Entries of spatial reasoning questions
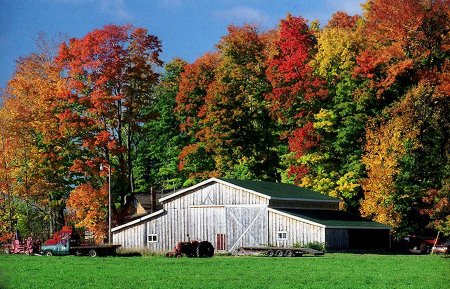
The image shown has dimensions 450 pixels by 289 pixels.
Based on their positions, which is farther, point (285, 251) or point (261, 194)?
point (261, 194)

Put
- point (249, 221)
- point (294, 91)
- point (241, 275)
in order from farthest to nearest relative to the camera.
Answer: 1. point (294, 91)
2. point (249, 221)
3. point (241, 275)

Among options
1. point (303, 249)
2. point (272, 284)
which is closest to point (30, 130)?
point (303, 249)

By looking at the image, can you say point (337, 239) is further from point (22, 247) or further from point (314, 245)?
point (22, 247)

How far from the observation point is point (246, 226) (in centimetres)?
6719

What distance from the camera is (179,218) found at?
232 ft

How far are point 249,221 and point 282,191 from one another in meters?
3.92

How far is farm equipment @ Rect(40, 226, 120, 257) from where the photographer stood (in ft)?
215

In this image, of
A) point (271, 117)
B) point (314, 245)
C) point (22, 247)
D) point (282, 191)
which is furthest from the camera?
point (271, 117)

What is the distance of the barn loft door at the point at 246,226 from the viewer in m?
66.3

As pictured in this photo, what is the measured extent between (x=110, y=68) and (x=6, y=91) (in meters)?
11.1

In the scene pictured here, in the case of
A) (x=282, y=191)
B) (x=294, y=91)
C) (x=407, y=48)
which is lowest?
(x=282, y=191)

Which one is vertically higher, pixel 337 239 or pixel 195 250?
pixel 337 239

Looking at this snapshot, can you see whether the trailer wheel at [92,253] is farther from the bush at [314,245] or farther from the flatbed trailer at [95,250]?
the bush at [314,245]

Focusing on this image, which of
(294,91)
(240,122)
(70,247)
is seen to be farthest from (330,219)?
(240,122)
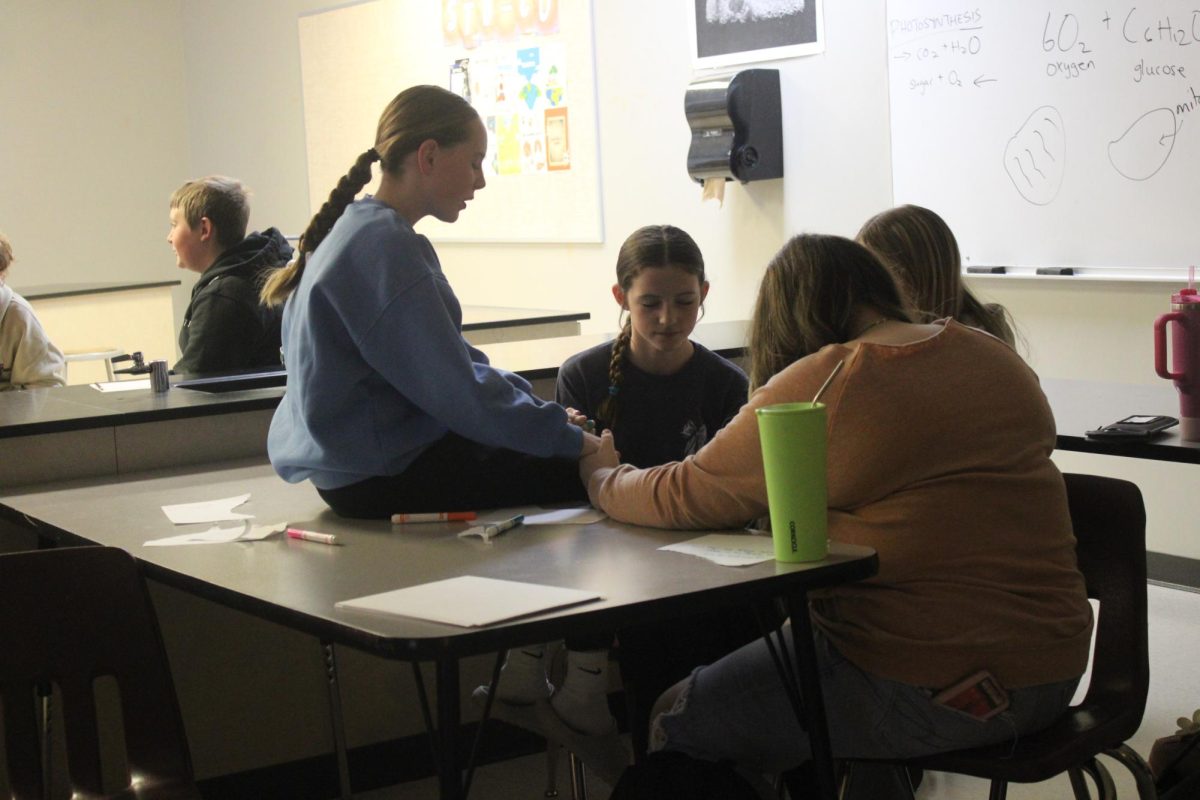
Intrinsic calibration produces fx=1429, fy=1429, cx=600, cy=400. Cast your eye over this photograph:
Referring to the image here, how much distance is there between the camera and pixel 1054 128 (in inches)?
168

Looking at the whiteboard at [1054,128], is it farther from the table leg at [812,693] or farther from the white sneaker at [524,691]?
the table leg at [812,693]

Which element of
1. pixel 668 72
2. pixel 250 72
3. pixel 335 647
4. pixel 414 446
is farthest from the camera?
pixel 250 72

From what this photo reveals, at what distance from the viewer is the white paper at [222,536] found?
2029 mm

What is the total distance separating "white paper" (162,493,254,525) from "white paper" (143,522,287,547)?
0.08 m

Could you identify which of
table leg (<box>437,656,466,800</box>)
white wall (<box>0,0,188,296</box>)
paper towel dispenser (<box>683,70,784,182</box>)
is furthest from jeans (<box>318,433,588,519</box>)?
white wall (<box>0,0,188,296</box>)

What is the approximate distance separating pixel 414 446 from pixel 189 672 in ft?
2.90

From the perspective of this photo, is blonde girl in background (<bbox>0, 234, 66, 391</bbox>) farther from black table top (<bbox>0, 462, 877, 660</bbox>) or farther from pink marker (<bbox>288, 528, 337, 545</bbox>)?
pink marker (<bbox>288, 528, 337, 545</bbox>)

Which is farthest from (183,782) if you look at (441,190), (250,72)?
(250,72)

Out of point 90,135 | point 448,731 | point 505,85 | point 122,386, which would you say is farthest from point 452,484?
point 90,135

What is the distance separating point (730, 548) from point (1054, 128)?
115 inches

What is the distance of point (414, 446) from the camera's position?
6.95 ft

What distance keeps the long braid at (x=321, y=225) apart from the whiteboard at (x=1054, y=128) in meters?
2.56

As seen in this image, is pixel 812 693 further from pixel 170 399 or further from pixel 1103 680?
pixel 170 399

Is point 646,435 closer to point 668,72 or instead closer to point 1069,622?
point 1069,622
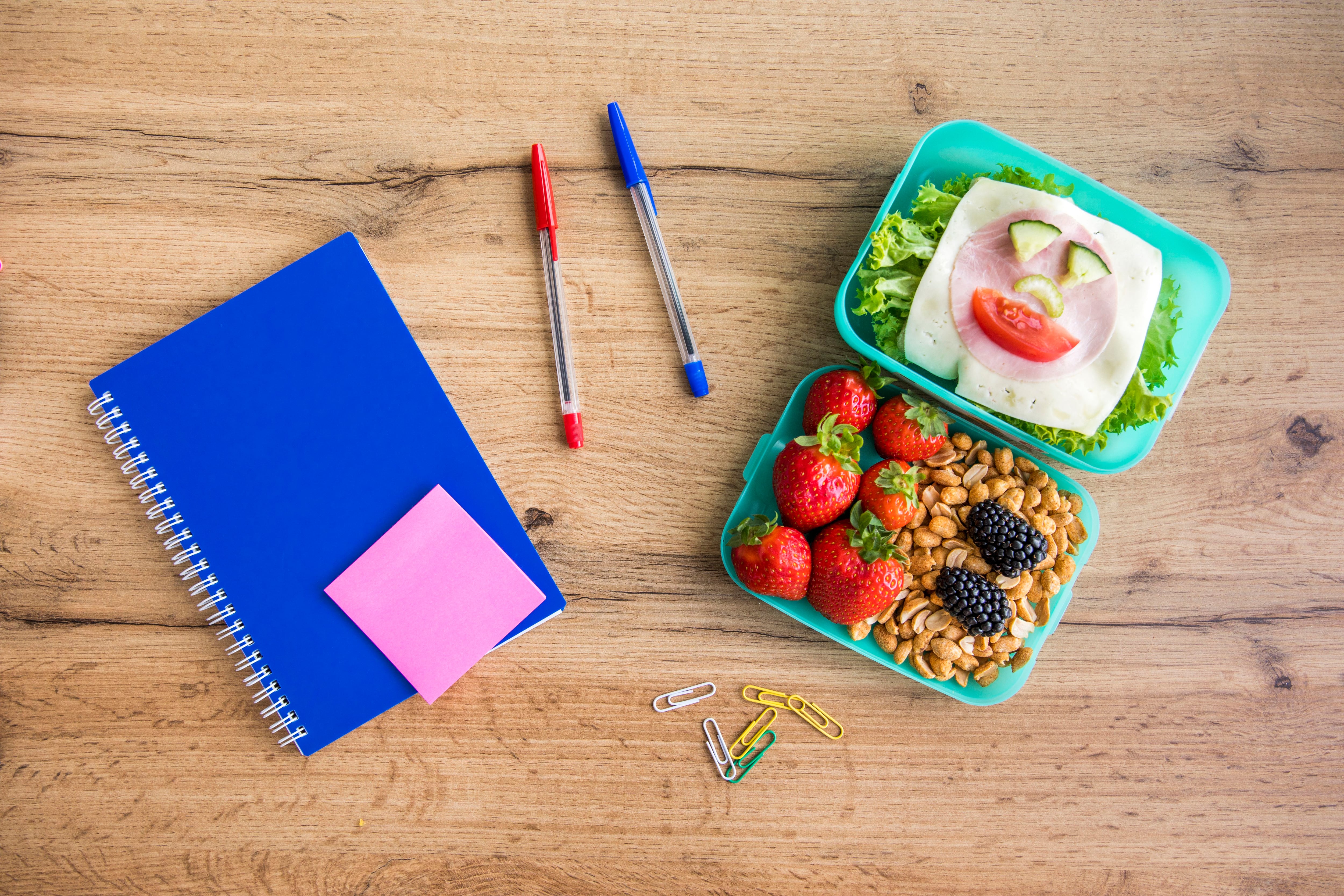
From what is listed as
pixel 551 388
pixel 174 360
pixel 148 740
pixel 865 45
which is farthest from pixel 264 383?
pixel 865 45

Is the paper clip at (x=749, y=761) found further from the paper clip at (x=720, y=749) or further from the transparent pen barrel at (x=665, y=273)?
the transparent pen barrel at (x=665, y=273)

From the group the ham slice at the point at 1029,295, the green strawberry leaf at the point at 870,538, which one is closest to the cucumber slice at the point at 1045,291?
the ham slice at the point at 1029,295

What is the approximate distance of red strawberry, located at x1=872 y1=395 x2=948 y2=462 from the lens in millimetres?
934

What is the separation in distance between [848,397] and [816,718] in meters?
0.46

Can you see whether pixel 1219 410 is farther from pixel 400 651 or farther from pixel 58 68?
pixel 58 68

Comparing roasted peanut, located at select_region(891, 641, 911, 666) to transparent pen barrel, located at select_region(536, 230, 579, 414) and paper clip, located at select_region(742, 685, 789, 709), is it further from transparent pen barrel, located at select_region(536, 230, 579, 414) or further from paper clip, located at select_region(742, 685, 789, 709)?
transparent pen barrel, located at select_region(536, 230, 579, 414)

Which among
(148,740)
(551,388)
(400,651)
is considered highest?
(551,388)

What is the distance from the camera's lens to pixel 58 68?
3.33ft

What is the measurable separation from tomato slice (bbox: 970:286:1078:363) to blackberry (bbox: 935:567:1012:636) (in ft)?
0.97

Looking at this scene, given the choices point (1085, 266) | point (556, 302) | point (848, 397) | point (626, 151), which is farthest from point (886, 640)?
point (626, 151)

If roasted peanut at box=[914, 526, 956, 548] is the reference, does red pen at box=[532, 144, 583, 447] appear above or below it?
above

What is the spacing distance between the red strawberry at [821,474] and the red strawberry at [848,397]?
0.02 m

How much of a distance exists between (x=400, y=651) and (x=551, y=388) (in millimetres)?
422

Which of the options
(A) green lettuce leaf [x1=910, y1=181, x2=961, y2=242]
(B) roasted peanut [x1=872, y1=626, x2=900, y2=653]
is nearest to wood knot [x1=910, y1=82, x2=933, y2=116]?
(A) green lettuce leaf [x1=910, y1=181, x2=961, y2=242]
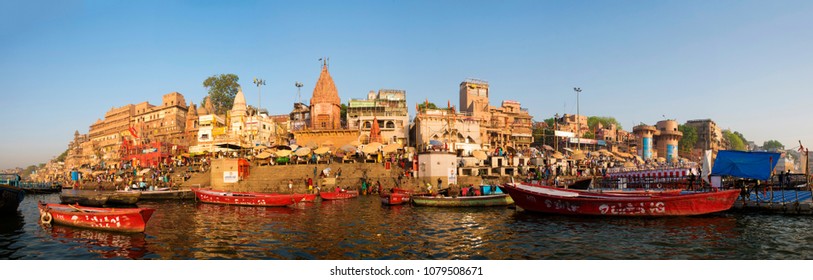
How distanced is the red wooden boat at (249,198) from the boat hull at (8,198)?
9.85 m

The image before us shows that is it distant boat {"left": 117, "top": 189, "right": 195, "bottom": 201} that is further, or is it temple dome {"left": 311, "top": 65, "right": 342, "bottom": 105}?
temple dome {"left": 311, "top": 65, "right": 342, "bottom": 105}

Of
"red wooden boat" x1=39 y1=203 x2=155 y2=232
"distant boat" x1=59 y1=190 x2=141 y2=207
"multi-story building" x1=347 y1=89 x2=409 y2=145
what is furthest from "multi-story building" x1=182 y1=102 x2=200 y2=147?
"red wooden boat" x1=39 y1=203 x2=155 y2=232

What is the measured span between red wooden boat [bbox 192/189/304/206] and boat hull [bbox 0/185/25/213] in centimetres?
985

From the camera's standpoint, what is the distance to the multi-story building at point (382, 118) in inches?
2199

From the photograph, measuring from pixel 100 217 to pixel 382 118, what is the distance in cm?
4125

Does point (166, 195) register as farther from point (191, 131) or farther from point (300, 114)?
point (191, 131)

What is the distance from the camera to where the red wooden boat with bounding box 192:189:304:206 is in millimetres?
26766

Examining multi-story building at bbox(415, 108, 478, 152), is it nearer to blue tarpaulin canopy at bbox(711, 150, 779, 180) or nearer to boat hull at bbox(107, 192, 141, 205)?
boat hull at bbox(107, 192, 141, 205)

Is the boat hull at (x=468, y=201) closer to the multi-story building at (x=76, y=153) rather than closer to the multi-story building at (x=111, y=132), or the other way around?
the multi-story building at (x=111, y=132)

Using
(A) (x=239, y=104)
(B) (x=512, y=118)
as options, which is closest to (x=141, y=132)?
(A) (x=239, y=104)

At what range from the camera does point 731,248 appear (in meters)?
13.2

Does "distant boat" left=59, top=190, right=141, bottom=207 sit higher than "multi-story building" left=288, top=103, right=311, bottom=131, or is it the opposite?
"multi-story building" left=288, top=103, right=311, bottom=131

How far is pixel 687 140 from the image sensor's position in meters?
87.9

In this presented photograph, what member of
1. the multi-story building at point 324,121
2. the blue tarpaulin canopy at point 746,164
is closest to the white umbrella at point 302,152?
the multi-story building at point 324,121
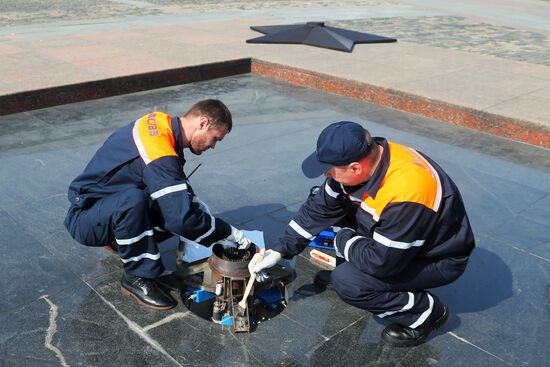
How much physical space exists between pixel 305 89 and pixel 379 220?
538cm

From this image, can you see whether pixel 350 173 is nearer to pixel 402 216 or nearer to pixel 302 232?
pixel 402 216

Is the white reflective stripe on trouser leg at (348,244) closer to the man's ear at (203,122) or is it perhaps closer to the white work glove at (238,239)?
the white work glove at (238,239)

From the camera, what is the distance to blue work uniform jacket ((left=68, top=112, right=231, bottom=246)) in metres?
2.93

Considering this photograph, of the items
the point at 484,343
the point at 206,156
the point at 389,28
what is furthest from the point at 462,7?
the point at 484,343

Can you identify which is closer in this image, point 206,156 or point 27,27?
point 206,156

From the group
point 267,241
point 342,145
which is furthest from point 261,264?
point 267,241

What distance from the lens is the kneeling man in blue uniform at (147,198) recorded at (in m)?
2.95

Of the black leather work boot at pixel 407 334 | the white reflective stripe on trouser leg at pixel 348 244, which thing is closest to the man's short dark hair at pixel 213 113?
the white reflective stripe on trouser leg at pixel 348 244

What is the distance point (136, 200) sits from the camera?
3.02 meters

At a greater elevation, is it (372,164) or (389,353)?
(372,164)

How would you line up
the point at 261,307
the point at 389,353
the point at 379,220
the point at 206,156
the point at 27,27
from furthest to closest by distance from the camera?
1. the point at 27,27
2. the point at 206,156
3. the point at 261,307
4. the point at 389,353
5. the point at 379,220

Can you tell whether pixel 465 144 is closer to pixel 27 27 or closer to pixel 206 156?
pixel 206 156

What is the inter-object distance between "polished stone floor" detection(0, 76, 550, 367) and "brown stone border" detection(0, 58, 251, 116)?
0.73ft

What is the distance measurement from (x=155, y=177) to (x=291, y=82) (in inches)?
215
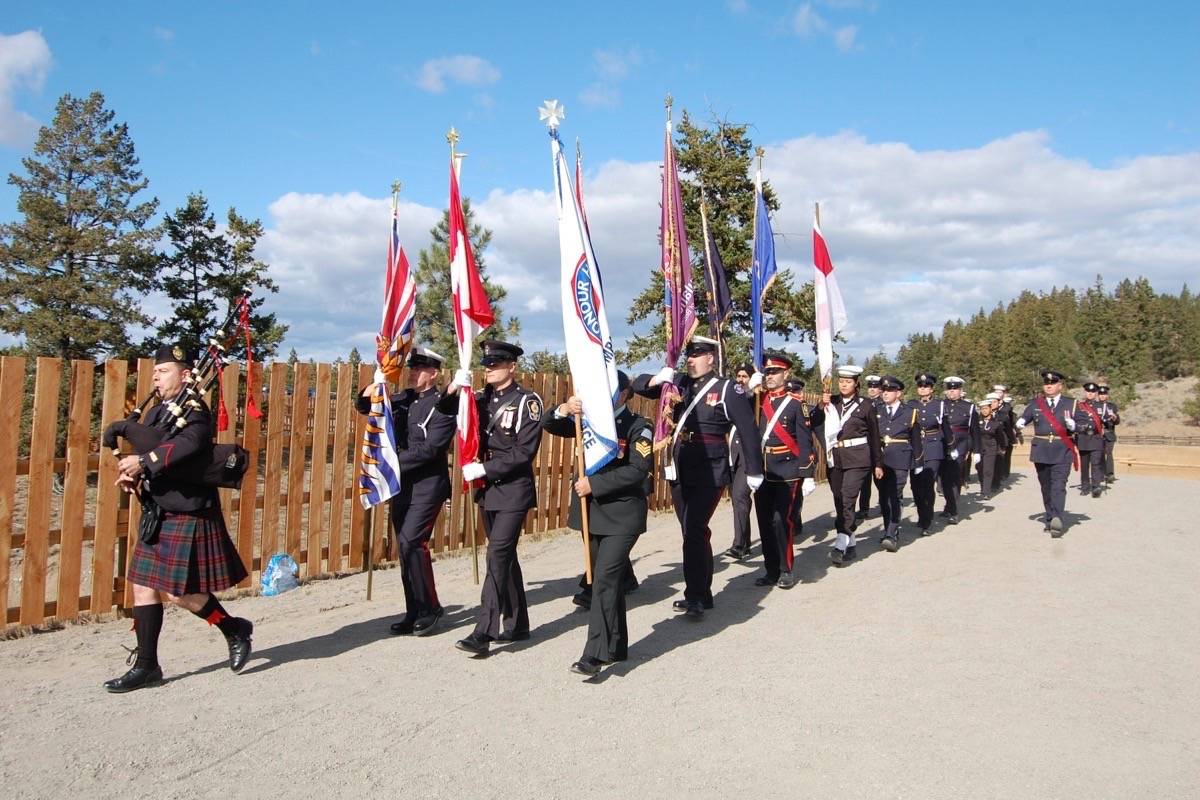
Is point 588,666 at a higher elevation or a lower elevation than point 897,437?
lower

EXERCISE
Copy everything from the line containing "What is the inter-object" down to the end of the entries above, leaving out the picture.

TASK ANSWER
What is the inter-object distance between "polished stone floor" detection(0, 76, 550, 367) and "brown stone border" detection(0, 58, 251, 116)?
0.73ft

What is the distance measurement from (x=155, y=177) to (x=291, y=82) (in inches)?
215
Is point 588,666 at a higher elevation or a lower elevation than point 897,437?
lower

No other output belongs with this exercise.